See Gold working in the Bronze Age British Isles for more details on this topic.
Kingship and Sacrifice
This new exhibit (opened in the 2000s) contains many of Ireland's bog bodies, as well as Celtic artefacts. The well-preserved bodies, which have been found in Irish bogs from the 19th century until the present day, are believed to have been ritualistically sacrificed. Eamonn Kelly (former Keeper of Irish Antiquities) developed the theory that the bog bodies were tribal kings, sacrificed by the community after having failed in their kingship and placed in pools of water at the boundary points of the tribal territory. Some seem to exhibit evidence of the so called threefold death practice.
The currently displayed bog bodies are:
- Gallagh Man (discovered 1821, dated to 400 to 200 BC)
- Baronstown West Man (discovered 1953, dated to 242 to 388 BC)
- Clonycavan Man (discovered 2003, dated to 392 to 201 BC)
- Old Croghan Man (discovered 2003, dated to 362 to 175 BC)
The museum has an extensive research program to study the bog bodies with the latest scientific methods. Marie Cassidy, the State Pathologist, aided in forensic examination of several of the recently discovered bodies.
Alongside the bodies are examples of the material culture of the period in which they lived (the Celtic Iron Age). These include metal weapons and horse trappings as well as wooden and leather pieces. The Petrie crown (named for George Petrie) is part of a high-status headdress made in the La Tène artistic style. The section also contains Ralaghan Man, a carved wooden figure believed to be a boundary marker and examples of bog butter, which is ancient butter preserved in the bog in containers such as wooden buckets. The museum also possesses several other bog bodies not currently displayed, such as the recently discovered Cashel Man (discovered 2011, dated to ~2000 BC), believed to be the oldest fleshed bog body found in Europe.
See List of bog bodies - Ireland, for more details.
Works in progress
Four exhibit are planned but not yet completed: Viking Ireland; The Treasury (1st century BC to 12th century AD); Medieval Ireland 1150-1550. Other exhibits in the planning stages are "Rites of Passage at Tara", "Clontarf 1014: Brian Boru and the Battle for Dublin", "Ancient Egypt", "Ceramics and Glass from Ancient Cyprus", "Life and Death in the Roman World".

■ Work request 1 ■
Do these statements agree with the bog bodies passage above? Answer each yes or no and quote the deciding words.
(a) Clonycavan Man and Old Croghan Man were discovered in the same year.
(b) Cashel Man is one of the bog bodies currently on display.
(c) The Petrie crown was made in the La Tène artistic style.
■ Work request 2 ■
Answer these questions from the bog bodies passage above:
(a) Who developed the theory that the bog bodies were tribal kings?
(b) What official position did Marie Cassidy hold?
(c) What kind of container is given as an example for storing bog butter?
■ Work request 3 ■
Can you resume the bog bodies passage above, picking up right after its final sentence?

■ Data extract ■
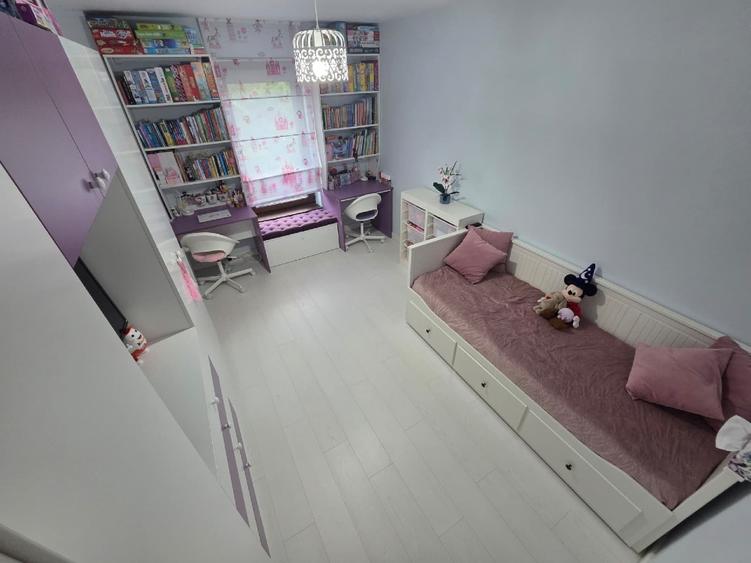 Apartament 3 camere in Tatarasi bloc nou, CADOU luna aceasta Mercedes EQA 300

■ Reply 1 ■
(a) Yes: "Clonycavan Man (discovered 2003" and "Old Croghan Man (discovered 2003"
(b) No: "several other bog bodies not currently displayed, such as the recently discovered Cashel Man"
(c) Yes: "part of a high-status headdress made in the La Tène artistic style"

■ Reply 2 ■
(a) Eamonn Kelly
(b) State Pathologist
(c) Wooden buckets

■ Reply 3 ■
The Treasury exhibit includes such pieces as the Ardagh Chalice and the Tara Brooch, as well as the Broighter Gold and the Derrynaflan Hoard and the Cross of Cong, all famous examples of early medieval metalwork in Ireland, as well as prehistoric ornaments from the Bronze Age in Ireland. Many of these pieces were found in the 19th century by peasants or agricultural labourers, when population expansion led to cultivation of land which had not been touched since the Middle Ages. Indeed, only the intervention of George Petrie of the Royal Irish Academy, and like-minded individuals from the Royal Society of Antiquaries of Ireland, prevented the metalwork from being melted down for the intrinsic value of its materials. Contemporary Irish are more tuned to their heritage, as can be seen in the example of the Irish Bog Psalter, which was discovered and reported by an alert machine operator in July 2006.
The Museums of both the above-mentioned institutions formed the basis for the Archaeology and History section of the Museum at Kildare Street. This is the original site opened in 1890 as the Dublin Museum of Science and Art in the building designed by Thomas Newenham Deane and his son, Thomas Manly Deane. Until 1922, this site also included Leinster House, now the home of the Oireachtas.